WRITTEN TASK » Reproduce everything from the line containing "Is the row of" down to the end of the listing, keeping every character unchanged.

RECORDS SHOWN »
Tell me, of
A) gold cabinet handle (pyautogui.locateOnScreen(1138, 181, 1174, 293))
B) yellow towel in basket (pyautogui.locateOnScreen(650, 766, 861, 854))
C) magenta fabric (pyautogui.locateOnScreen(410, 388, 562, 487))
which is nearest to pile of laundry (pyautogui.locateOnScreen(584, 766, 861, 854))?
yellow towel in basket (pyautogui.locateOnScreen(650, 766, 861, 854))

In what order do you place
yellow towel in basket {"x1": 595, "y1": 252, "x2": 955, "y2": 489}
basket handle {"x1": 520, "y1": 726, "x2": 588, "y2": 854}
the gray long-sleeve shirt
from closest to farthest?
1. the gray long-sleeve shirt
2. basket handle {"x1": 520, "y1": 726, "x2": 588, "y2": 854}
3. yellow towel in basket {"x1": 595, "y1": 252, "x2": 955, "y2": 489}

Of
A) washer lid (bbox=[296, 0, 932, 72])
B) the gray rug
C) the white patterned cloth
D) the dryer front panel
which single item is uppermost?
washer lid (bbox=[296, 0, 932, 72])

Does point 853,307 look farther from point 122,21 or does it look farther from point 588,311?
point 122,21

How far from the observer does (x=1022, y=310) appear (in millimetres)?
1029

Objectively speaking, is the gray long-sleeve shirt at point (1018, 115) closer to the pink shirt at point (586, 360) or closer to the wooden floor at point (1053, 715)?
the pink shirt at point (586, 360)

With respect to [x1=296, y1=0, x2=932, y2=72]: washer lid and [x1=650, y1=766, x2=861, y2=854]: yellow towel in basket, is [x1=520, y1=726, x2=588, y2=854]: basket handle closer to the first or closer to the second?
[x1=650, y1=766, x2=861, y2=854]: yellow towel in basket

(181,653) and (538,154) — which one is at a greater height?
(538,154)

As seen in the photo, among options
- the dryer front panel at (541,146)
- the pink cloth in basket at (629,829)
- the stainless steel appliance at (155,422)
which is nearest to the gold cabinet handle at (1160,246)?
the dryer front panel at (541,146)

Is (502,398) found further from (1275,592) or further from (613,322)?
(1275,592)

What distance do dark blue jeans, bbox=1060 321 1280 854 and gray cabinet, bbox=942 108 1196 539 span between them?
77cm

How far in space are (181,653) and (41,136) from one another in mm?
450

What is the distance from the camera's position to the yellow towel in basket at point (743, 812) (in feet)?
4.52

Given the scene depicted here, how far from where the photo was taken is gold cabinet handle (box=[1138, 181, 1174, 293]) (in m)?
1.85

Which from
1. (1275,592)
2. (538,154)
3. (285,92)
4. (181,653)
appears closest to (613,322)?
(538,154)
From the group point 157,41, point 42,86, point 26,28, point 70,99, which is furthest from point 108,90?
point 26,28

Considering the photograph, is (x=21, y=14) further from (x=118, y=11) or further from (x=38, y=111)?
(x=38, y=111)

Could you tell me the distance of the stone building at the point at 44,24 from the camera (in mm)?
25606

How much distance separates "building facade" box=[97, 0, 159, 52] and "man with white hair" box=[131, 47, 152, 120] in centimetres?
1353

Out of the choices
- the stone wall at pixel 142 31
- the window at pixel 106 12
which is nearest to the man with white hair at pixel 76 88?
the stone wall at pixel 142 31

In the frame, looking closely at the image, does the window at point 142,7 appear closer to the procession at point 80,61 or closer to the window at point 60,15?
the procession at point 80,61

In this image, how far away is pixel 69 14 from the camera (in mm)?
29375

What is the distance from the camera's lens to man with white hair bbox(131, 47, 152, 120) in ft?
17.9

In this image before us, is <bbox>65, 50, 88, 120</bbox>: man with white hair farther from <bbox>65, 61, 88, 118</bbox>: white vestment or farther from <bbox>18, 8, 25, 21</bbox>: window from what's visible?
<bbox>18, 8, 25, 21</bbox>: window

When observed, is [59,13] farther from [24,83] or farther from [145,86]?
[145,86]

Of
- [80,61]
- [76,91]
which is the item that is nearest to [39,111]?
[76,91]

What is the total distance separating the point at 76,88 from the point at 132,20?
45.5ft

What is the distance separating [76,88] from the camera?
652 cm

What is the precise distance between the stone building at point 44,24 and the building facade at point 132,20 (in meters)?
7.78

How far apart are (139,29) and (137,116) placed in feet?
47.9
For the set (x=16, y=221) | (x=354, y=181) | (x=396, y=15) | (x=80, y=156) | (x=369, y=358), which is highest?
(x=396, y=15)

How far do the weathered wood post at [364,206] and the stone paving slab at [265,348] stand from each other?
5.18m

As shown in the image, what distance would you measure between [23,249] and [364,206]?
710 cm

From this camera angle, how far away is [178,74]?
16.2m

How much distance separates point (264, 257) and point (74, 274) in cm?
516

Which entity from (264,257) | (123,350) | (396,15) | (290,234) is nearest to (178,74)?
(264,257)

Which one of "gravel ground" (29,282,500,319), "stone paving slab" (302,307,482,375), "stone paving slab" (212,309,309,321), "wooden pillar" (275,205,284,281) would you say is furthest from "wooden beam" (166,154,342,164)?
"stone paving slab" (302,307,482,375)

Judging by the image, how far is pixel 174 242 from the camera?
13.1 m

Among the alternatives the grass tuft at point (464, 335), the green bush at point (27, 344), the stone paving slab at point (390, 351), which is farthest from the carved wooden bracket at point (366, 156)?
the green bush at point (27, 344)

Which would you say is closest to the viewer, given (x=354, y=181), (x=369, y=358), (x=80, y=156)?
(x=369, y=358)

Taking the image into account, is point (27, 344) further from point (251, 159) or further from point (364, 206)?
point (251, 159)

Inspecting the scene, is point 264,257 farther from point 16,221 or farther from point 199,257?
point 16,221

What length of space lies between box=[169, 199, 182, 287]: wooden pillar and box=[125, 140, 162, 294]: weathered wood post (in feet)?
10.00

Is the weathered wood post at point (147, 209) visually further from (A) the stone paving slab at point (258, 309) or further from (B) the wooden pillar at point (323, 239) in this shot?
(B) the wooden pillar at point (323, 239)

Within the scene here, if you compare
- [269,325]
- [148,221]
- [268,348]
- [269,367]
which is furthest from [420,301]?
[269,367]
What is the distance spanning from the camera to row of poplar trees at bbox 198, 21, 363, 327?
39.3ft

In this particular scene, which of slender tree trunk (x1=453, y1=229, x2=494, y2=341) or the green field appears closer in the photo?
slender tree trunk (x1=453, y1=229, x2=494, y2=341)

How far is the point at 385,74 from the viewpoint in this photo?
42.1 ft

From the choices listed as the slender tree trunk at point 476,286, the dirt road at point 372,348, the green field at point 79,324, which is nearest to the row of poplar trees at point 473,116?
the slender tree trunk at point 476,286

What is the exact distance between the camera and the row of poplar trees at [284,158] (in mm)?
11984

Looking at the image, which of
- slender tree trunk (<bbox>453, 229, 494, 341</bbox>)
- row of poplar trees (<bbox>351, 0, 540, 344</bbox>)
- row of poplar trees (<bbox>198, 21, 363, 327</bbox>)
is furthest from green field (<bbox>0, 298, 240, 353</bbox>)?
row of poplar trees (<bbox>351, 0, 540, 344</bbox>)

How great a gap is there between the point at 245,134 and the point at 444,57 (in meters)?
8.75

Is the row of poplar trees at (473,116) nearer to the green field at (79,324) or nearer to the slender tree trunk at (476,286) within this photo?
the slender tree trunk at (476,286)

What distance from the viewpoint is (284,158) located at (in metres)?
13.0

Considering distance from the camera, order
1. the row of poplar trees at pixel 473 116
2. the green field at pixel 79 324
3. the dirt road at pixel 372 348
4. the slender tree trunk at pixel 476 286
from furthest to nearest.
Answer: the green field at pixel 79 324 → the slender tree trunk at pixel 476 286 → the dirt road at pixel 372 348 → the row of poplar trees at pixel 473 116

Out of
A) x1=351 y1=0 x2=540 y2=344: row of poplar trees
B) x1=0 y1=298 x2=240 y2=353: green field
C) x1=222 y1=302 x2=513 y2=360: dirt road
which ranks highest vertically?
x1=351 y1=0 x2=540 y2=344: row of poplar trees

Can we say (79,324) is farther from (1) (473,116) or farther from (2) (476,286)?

RESULT OF THIS TASK »
Is the row of poplar trees at (473,116) nearer to the green field at (79,324) or nearer to the slender tree trunk at (476,286) within this photo?
the slender tree trunk at (476,286)

What distance from the viewpoint is (284,158) located at (in metres)?
13.0

Considering distance from the camera, order
1. the row of poplar trees at pixel 473 116
2. the green field at pixel 79 324
3. the dirt road at pixel 372 348
4. the slender tree trunk at pixel 476 286
from furthest to nearest.
Answer: the green field at pixel 79 324 → the slender tree trunk at pixel 476 286 → the dirt road at pixel 372 348 → the row of poplar trees at pixel 473 116

Out of
A) x1=351 y1=0 x2=540 y2=344: row of poplar trees
B) x1=0 y1=298 x2=240 y2=353: green field
C) x1=222 y1=302 x2=513 y2=360: dirt road
which ranks highest vertically?
x1=351 y1=0 x2=540 y2=344: row of poplar trees

Can we say (79,324) is farther from (1) (473,116) or farther from (2) (476,286)?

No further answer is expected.